Allah’ım dünyanın en kötü zamanlarına bizler mi denk geldik? Bu yaşananlar canımı çok yakıyor.

Bana bu soruyu sorduran, en çok canımı yakan şu ki, dünyanın ve insanlığın hiçbir zaman sahip olmadığı kadar fazla olanağa sahip bir nesiliz biz.

Teknoloji, sanayi, endüstri, bilim her şey ama her şey insanlığın hizmetinde şahlanmış durumda.

Peki hangi insanlığın hizmetinde? Bu nasıl insanlık?

Filistin’in sadece birkaç yüz km kuzeyinde biz Türkler güle oynaya yaşıyoruz, çoğumuzun tek derdi, sosyal medya da daha hoş fotolar paylaşmak, daha iyi yemekler yemek, daha fazlasına sahip olmak…

Filistin’in sadece birkaç km güneyinde siz Araplar güle oynaya yaşıyorsunuz, çoğunuzun tek derdi para para para para…

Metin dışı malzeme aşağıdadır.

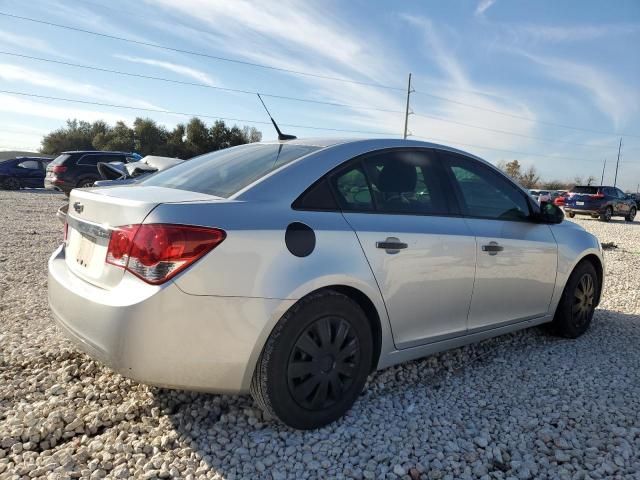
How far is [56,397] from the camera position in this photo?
2750mm

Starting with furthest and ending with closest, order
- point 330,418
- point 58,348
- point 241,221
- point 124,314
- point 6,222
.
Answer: point 6,222
point 58,348
point 330,418
point 241,221
point 124,314

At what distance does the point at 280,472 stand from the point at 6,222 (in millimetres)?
10578

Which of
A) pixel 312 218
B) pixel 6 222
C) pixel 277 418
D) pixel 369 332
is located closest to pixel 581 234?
pixel 369 332

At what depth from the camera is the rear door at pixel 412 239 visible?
2705 mm

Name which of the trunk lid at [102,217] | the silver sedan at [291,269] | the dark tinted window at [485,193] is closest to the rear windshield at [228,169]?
the silver sedan at [291,269]

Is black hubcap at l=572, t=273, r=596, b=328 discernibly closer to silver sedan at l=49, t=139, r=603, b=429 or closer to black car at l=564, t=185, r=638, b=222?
silver sedan at l=49, t=139, r=603, b=429

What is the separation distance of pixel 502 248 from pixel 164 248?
2.35 m

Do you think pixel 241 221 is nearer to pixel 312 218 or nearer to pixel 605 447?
pixel 312 218

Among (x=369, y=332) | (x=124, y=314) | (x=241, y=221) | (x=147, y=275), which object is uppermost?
(x=241, y=221)

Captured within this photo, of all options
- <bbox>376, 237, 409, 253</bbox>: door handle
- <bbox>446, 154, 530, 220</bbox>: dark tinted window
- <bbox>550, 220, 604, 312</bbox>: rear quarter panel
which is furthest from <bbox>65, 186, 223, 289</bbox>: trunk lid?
<bbox>550, 220, 604, 312</bbox>: rear quarter panel

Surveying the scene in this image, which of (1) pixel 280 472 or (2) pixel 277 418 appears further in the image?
(2) pixel 277 418

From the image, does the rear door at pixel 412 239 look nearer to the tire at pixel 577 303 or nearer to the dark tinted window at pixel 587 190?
the tire at pixel 577 303

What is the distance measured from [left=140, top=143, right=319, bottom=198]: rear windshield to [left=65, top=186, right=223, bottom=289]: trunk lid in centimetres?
13

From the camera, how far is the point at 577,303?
13.9ft
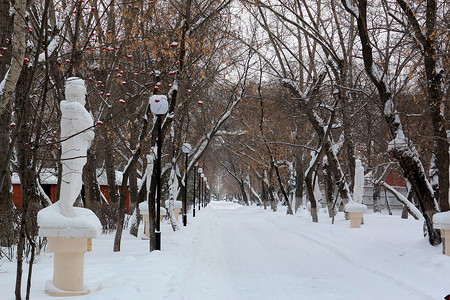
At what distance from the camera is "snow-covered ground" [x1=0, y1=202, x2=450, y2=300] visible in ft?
22.3

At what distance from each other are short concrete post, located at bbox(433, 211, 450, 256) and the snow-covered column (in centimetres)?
700

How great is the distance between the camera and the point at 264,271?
9367mm

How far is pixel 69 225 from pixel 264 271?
15.7 feet

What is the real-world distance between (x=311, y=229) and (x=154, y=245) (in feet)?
29.9

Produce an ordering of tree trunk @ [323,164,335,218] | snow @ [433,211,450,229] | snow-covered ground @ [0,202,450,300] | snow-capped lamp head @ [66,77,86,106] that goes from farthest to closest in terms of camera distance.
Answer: tree trunk @ [323,164,335,218]
snow @ [433,211,450,229]
snow-covered ground @ [0,202,450,300]
snow-capped lamp head @ [66,77,86,106]

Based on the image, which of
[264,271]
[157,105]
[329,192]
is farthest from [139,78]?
[329,192]

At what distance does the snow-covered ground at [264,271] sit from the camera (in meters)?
6.80

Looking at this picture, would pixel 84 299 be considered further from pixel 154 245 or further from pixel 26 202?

Orada katledilen 5 yaşındaki kardeşimiz vasiyetini yazarken…

Mesafelerin hiç önemli olmadığı yeni dünya düzeninde tüm insanlık bu vahşetin karşısında tükenmeli, değişmeli, vicdandan eğilmeli, iyilik, güzellik, savaşsız bir dünya, çocukların güven ve huzur içinde yaşadığı ülkeler için tek yumruk olmalı.

Ben tek başıma ne yapabilirim diye düşünmeyi bırakın!

Şaşırtıcı ama dünyada ki diğer ülke vatandaşları “tek başıma ne yapabilirim diye düşünmeyi” çoktan bıraktı.

Tek başlarına dua ediyorlar,

Tek başlarına protesto ediyorlar,

Sonra tek olan sesleri çoğalmaya başlıyor. Dünyanın dört bir yanında milyonlarca insan bu soykırıma, bu vahşete dur demek için haykırıyor.

Her gecenin bir sabahı var. İllaki bu karanlık günlerde bitecek. İlla ki bu vahşeti yapanların belasını Allah verecek.

Ama o zamana kadar dualarımızı, yardımlarımızı, duyarlılığımızı FİLİSTİN DE ZULME MARUZ KALAN KARDEŞLERİMİZDEN EKSİK ETMEYELİM.

Nuh Suresi 28. Ayet – Türkçe Okunuşu:

Rabbigfirlî ve li vâlideyye ve li men dehale beytiye mu’minen ve lil mu’minîne vel mu’minât (mu’minâti) ve lâ tezidiz zâlimîne illâ tebârâ (tebâran).

Nuh Suresi 28. Ayet – Anlamı:

“Rabbim! Beni, ana babamı, iman etmiş olarak evime girenleri, iman eden erkekleri ve iman eden kadınları bağışla. Zalimlerin de ancak helâkini arttır.”